WHAT THE TASK ASKS: Write out, unchanged, the lines from the one holding "Here are your" to the close of the listing. Both the first and last lines belong in it.

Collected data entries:
>> start
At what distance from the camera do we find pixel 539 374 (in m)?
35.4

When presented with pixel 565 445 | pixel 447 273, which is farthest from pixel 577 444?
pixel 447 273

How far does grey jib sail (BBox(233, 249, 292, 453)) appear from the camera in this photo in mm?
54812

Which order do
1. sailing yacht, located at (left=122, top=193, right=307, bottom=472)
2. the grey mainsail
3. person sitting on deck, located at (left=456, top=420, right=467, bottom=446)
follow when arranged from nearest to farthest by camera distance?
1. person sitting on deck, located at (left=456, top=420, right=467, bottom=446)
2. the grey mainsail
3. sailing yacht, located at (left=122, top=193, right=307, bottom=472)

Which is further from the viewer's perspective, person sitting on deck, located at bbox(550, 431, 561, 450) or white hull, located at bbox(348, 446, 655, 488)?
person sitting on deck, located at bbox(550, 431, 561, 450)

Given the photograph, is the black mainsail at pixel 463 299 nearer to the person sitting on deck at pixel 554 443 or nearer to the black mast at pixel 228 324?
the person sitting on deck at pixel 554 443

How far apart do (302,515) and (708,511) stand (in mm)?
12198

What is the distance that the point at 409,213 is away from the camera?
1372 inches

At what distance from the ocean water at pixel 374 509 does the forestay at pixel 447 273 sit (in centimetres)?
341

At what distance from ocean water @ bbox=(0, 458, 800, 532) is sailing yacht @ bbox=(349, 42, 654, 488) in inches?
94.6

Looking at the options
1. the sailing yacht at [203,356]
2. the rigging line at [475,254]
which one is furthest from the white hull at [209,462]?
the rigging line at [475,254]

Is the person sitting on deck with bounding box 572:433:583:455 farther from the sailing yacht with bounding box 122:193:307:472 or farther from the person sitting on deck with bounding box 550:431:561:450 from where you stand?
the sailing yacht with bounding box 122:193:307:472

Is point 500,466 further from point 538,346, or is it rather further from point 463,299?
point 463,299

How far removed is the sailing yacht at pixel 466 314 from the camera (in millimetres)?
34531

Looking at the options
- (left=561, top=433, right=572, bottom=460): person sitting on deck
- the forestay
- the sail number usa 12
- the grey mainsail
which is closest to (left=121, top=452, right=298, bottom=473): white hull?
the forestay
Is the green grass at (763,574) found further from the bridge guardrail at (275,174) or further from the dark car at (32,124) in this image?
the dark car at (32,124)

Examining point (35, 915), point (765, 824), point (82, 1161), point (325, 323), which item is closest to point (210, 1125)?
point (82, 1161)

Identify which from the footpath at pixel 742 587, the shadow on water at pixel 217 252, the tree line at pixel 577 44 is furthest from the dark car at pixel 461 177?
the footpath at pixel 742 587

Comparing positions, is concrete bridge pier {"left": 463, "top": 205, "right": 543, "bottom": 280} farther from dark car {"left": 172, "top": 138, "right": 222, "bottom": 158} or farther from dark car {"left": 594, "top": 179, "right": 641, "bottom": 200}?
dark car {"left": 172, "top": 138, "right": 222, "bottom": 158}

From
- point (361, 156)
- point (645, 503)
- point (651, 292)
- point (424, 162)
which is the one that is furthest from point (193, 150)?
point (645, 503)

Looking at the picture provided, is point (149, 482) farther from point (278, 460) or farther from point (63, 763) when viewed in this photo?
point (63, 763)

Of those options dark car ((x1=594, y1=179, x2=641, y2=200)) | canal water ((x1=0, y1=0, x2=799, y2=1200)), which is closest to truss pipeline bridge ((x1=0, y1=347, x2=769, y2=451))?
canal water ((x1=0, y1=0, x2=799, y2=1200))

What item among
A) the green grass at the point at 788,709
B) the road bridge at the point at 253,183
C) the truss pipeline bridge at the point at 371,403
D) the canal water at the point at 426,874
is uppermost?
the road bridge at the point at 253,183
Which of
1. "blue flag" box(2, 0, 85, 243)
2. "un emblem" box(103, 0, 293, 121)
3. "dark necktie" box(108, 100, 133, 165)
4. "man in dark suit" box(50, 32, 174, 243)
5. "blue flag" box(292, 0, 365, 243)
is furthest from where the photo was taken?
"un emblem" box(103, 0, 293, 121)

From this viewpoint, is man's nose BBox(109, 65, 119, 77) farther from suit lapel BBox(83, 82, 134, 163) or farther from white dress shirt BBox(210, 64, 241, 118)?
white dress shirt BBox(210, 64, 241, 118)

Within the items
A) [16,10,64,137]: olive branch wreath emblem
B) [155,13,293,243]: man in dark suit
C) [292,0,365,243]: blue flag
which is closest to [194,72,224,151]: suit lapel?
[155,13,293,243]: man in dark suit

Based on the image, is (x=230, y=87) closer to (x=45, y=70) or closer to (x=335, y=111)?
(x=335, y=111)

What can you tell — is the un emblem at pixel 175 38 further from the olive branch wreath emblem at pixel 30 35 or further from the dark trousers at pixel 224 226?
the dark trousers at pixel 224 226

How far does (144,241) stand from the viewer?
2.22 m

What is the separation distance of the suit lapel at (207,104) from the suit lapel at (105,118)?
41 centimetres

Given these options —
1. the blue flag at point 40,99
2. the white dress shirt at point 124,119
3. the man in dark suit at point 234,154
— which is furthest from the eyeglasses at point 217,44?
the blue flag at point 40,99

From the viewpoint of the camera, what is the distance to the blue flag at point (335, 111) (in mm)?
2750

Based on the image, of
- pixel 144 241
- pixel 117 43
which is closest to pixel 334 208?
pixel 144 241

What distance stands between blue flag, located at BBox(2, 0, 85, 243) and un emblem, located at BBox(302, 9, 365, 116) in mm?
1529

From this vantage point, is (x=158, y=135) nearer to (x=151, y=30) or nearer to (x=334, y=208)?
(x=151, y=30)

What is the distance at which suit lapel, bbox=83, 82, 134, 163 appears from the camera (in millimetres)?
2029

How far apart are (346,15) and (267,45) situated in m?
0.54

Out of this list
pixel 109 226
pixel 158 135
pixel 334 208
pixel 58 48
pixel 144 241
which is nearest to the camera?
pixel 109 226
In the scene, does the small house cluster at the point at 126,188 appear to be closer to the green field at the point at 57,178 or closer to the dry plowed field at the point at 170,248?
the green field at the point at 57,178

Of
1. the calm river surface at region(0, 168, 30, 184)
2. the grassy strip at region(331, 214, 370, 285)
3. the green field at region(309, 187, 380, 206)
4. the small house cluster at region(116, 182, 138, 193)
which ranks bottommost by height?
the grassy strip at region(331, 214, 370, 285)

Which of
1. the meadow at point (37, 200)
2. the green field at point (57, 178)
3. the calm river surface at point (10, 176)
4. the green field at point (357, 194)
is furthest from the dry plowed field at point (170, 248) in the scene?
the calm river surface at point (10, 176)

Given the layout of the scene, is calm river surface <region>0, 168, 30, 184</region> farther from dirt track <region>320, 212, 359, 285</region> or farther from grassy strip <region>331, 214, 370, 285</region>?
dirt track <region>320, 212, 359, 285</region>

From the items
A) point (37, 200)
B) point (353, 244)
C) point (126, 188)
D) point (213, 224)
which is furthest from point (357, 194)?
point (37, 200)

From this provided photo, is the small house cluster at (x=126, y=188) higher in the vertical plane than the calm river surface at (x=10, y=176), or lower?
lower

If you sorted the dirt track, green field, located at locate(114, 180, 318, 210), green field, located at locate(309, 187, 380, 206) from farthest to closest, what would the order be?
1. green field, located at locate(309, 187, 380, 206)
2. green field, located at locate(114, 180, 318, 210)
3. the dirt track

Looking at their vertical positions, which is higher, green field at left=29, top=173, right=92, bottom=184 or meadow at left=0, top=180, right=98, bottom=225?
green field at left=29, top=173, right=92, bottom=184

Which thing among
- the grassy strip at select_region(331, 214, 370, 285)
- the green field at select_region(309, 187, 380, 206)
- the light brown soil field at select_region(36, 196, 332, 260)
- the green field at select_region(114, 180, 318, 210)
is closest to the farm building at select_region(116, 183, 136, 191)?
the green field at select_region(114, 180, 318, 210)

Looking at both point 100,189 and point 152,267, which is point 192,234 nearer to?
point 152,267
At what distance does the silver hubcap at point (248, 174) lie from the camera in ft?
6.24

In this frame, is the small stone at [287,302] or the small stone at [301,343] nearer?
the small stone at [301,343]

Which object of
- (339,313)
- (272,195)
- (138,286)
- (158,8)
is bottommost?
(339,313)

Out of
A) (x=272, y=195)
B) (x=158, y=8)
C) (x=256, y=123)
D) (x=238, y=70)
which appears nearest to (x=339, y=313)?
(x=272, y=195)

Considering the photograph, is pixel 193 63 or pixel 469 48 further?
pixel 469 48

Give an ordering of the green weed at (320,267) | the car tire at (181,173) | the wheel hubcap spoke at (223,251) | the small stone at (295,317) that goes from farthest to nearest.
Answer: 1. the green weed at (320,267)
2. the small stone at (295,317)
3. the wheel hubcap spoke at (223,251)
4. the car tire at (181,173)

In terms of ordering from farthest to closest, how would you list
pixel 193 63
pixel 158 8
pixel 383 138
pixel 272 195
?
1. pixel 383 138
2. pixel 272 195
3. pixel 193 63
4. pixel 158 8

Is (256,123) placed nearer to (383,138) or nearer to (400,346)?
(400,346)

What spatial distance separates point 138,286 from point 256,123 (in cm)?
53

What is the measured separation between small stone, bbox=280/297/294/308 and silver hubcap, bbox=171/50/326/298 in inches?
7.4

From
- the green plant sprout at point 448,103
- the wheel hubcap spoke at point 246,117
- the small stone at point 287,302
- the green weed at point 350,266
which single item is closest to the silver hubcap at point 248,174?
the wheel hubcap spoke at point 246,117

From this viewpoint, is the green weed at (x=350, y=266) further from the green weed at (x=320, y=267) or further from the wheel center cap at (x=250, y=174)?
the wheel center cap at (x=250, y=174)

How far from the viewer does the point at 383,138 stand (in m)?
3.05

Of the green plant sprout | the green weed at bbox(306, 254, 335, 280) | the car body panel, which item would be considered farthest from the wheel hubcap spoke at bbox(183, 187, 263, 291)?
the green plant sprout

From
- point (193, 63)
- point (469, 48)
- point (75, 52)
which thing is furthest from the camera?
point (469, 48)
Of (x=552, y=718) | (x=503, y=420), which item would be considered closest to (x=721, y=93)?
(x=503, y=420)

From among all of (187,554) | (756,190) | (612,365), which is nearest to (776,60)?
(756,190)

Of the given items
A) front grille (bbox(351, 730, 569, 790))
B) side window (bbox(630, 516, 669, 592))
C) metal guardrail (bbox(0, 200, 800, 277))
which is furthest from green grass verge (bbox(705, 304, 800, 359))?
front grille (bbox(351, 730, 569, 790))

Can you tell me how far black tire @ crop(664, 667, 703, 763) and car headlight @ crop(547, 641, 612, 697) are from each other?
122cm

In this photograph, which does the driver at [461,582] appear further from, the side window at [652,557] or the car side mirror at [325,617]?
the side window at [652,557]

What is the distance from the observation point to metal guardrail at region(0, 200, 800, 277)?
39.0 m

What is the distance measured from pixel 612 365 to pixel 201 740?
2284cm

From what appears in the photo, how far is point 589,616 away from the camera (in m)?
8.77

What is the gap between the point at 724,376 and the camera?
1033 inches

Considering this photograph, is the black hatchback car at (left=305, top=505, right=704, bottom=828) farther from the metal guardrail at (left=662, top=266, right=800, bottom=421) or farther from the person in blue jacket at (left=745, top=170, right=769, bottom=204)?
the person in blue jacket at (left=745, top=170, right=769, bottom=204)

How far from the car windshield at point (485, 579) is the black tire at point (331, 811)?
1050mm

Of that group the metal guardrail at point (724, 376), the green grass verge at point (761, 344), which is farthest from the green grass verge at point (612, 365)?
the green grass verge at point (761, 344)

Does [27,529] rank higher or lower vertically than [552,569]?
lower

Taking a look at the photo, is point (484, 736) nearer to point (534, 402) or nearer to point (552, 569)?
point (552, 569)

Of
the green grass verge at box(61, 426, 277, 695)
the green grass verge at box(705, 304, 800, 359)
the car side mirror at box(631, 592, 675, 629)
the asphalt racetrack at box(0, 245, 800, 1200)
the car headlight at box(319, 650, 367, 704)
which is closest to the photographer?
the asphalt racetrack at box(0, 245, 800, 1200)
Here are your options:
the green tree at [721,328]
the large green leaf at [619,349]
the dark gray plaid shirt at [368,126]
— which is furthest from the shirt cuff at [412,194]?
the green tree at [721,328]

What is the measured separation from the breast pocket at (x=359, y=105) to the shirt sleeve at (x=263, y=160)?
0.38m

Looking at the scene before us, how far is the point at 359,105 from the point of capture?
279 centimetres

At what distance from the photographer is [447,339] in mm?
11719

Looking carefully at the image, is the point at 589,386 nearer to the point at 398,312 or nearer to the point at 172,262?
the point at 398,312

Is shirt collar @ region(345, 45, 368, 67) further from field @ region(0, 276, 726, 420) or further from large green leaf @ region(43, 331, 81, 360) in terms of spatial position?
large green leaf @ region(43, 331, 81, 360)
>> end
TASK SOLUTION:
Here are your options:
the green tree at [721,328]
the large green leaf at [619,349]
the dark gray plaid shirt at [368,126]
— which is furthest from the shirt cuff at [412,194]?
the green tree at [721,328]

What is the measured separation from the breast pocket at (x=359, y=105) to the shirt sleeve at (x=263, y=160)?
0.38m

Looking at the scene before us, how far is the point at 359,105 from the point of capture?
279 centimetres

At what distance from the photographer is [447,339] in mm?
11719

Looking carefully at the image, is the point at 589,386 nearer to the point at 398,312 or nearer to the point at 172,262?
the point at 398,312

Is shirt collar @ region(345, 45, 368, 67) further from field @ region(0, 276, 726, 420) or further from large green leaf @ region(43, 331, 81, 360) in terms of spatial position?
large green leaf @ region(43, 331, 81, 360)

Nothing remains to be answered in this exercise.